Hingga beberapa saat lamanya, semua penyelam telah naik ke tepian sungai, lebih dari dua jam mereka berendam dalam air sungai hingga membuat keriput di telapak tangan dan kakinya.

Namun hanya satu orang yang masih bertahan untuk terus mencari, Ayah Agni masih terus menyelam untuk mencari keberadaan putranya itu.

"Sudahlah Ki Pukat, marilah naik dulu, biarlah nanti kita cari anakmu lagi" teriak salah satu tetangganya karena mengkhawatirkan Ki Pukat jika terlalu lama didalam sungai. Namun Ayah Agni seolah tak mendengar teriakan itu.

Akhirnya beberapa orang kembali terjun ke sungai untuk membujuk ayah Agni agar naik ke tepian. Setelah sekian lama menyelam, Ayah Agni pun telah banyak kehabisan tenaga dan tubuhnya kedinginan pula. Akhirnya ia tak kuasa menolak ketika beberapa orang merangkulnya dan membawanya berenang ke tepian.

_____

Sesungguhnya Agni telah jauh meninggalkan sungai tempat ia tenggelam. Tongkat berwana hijau yang dilihatnya sebelum pingsan tadi, hanya membantunya untuk mengambang saja. Bahkan tubuh Agni yang belum tersadarkan itu, telah dua kali menuruni air terjun. Dan setiap kali terjun, tongkat itu kembali menopang tubuh Agni untuk tetap mengambang.

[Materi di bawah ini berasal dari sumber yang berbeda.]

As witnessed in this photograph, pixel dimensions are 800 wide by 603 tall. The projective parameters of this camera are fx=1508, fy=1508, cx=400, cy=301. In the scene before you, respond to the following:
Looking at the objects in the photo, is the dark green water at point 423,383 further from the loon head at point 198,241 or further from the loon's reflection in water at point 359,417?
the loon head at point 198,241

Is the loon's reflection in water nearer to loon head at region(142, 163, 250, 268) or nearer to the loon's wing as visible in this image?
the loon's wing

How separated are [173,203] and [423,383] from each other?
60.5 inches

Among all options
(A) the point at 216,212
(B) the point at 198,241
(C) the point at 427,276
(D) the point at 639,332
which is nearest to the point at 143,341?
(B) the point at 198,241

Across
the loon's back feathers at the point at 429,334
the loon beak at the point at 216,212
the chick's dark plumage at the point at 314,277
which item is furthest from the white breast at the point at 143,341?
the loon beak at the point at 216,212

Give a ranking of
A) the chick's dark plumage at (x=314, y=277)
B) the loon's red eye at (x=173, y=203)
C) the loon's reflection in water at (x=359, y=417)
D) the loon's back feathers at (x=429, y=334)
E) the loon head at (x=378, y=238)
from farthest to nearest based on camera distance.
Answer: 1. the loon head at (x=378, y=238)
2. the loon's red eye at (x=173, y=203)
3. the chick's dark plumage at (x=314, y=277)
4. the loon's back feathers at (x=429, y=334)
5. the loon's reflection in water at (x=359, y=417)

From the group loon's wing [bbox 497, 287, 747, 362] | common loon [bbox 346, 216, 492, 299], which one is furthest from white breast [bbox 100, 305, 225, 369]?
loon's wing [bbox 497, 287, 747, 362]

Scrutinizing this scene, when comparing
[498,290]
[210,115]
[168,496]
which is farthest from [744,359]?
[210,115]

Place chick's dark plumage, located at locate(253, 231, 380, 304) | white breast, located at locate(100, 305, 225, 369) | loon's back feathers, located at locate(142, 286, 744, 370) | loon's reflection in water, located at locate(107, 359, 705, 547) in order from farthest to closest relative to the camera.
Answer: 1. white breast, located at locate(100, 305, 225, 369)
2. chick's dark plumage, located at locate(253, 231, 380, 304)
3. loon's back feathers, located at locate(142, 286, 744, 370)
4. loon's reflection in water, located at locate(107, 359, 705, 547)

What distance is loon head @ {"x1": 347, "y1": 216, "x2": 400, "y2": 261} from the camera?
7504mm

Hingga beberapa jam lamanya, akhirnya tubuh Agni menepi pada sebidang dataran ditepian sungai. Terlihat dadanya masih naik turun walau tidak teratur. Menunjukkan bahwa Agni masih bernafas. Sejenak kemudian, Agni tersadar setelah terbatuk-batuk mengeluarkan sisa air yang masih tertinggal di rongga pernafasannya.

"Dimana aku?"

"Tongkat ini"

Agni telah sadar sepenuhnya, kini ia berada di tengah hutan. Tongkat hijau yang menolongnya mengambang, berada di sebelahnya. Agni masih ingat terakhir kali tongkat itu datang mendekat kepadanya.

Hari telah siang benar, Agni telah sepenuhnya sadar. Ia merasakan beberapa bagian tubuhnya terasa perih. Rupanya memar-memar dan goresan-goresan luka telah menghiasi kulitnya, mungkin ketika ia terhanyut, tubuhnya menabrak batu-batu padas yang agak tajam.

Agni berkisar untuk mencari tempat yang lebih nyaman, tak lupa ia membawa tongkat hijau bermotif bambu yang telah menolongnya. Agni melepas pakaiannya yang basah dan menjemurnya di atas batu padas. Kemudian ia duduk bersila dan merenungi tongkat hijau bermotif bambu yang kini ada di tangannya.

"Tongkat ini, mirip sekali sekali dengan tongkat Eyang Chua Pek Dong dalam mimpiku" kata Agni.

Setelah tersadar dari pingsannya karena dihajar Ming bersaudara, Agni masih meyakini bahwa pertemuannya dengan Eyang Chua Pek Dong, hanya sebuah mimpi. Sehingga selama beberapa hari, ia tak lagi memikirkan pertemuannya dengan orang yang mengaku sebagai leluhurnya itu.

Namun tongkat yang berada di tangannya saat ini, membuatnya kembali memikirkan tentang Eyang Chua Pek Dong. Agni jadi meragukan pertemuannya dengan orang tua itu, benar-benar didalam alam jiwa atau sedang bermimpi.

Saat Agni sedang merenung, tiba-tiba saja tongkat itu mengeluarkan cahaya kehijauan, namun hanya sekejap sebelum kemudian cahaya itu hilang kembali. Hal itu cukup membuat Agni terkejut dan secara reflek melemparkan tongkat itu.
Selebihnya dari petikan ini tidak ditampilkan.